Exercise directions — Beginning with the line containing "I find a fun" and ending at the last line of the records, transcribe each line exactly. Do not include pictures.
****
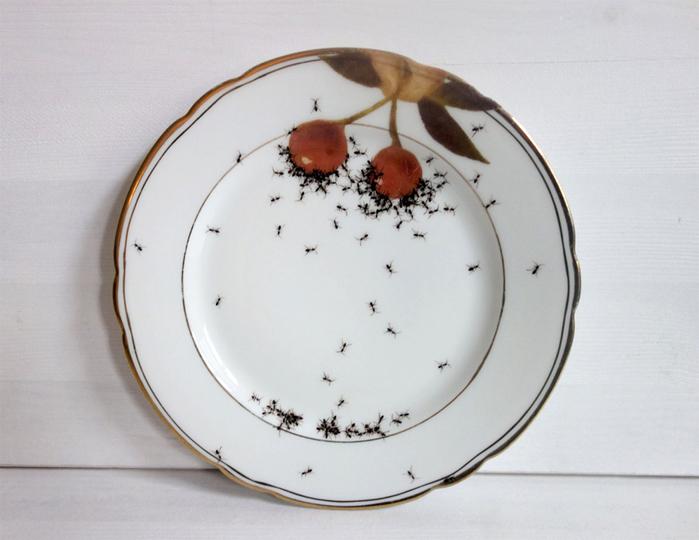 посуда с муравьями Эвелин Баклоу 5 (700x540, 292Kb)
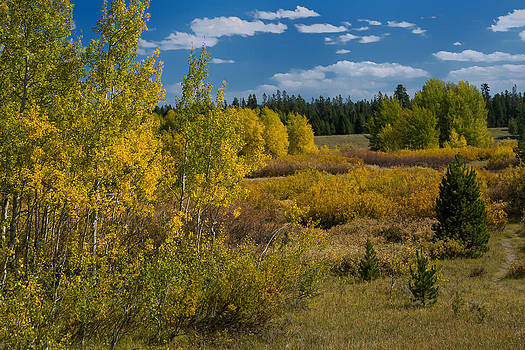 Roger Mullenhour - Yellowstone in the Fall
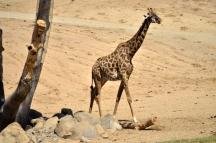 san-diego-zoo-safari-park-6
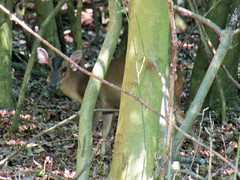 IMG_4443 can you see me ? (belight7) Tags: female muntjac deer hidden shy uk england nature forest burnham beeches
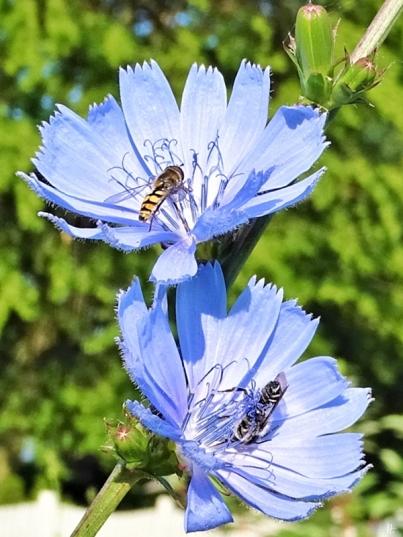 2019-06-26 LüchowSss Garten morgens um acht Uhr - Wegwarte (Cichorium intybus)+ Gemeine Feldschwebfliege (Eupeodes corollae) + Mauerbiene (Osmia spec.) (3)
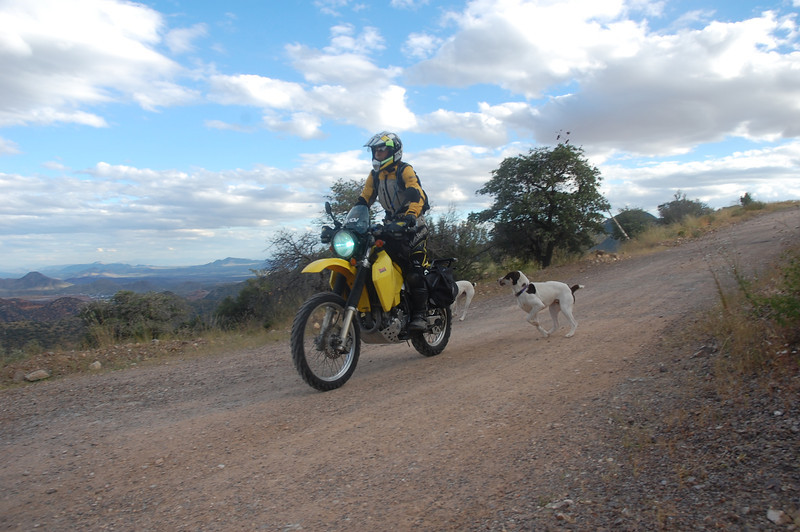 I find a fun dirt ride outside of Bisbee, AZ that comes stock with chasing dogs.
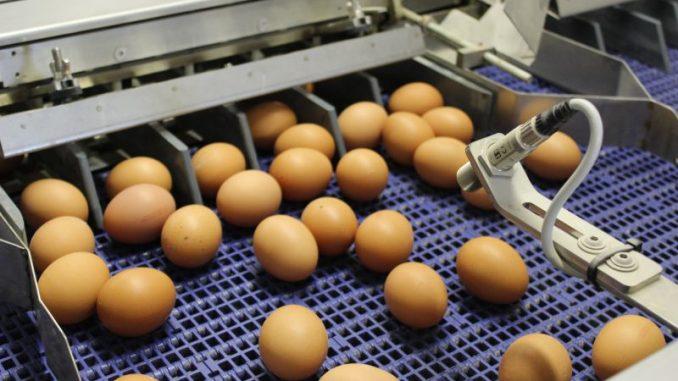 In der Eierfärberei dampft der Kessel rund um die Uhr - Foto: Landvolk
****
Exercise solution —
 I find a fun dirt ride outside of Bisbee, AZ that comes stock with chasing dogs.
 In der Eierfärberei dampft der Kessel rund um die Uhr - Foto: Landvolk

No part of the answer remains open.